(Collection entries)
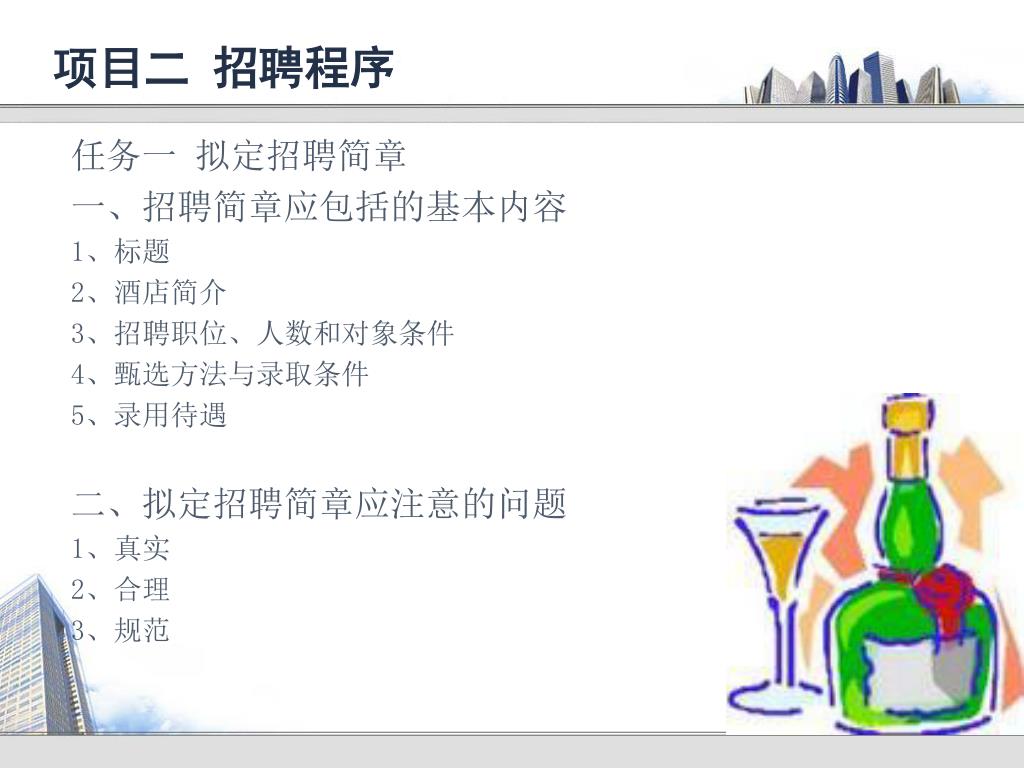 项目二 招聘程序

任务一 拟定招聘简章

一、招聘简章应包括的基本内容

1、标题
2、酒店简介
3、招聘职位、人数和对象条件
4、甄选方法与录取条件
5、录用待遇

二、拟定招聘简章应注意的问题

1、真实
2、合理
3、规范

Problem:
Leaving the pictures out, write out every entry exactly.

Exercise result:
 项目二 招聘程序

任务一 拟定招聘简章

一、招聘简章应包括的基本内容

1、标题
2、酒店简介
3、招聘职位、人数和对象条件
4、甄选方法与录取条件
5、录用待遇

二、拟定招聘简章应注意的问题

1、真实
2、合理
3、规范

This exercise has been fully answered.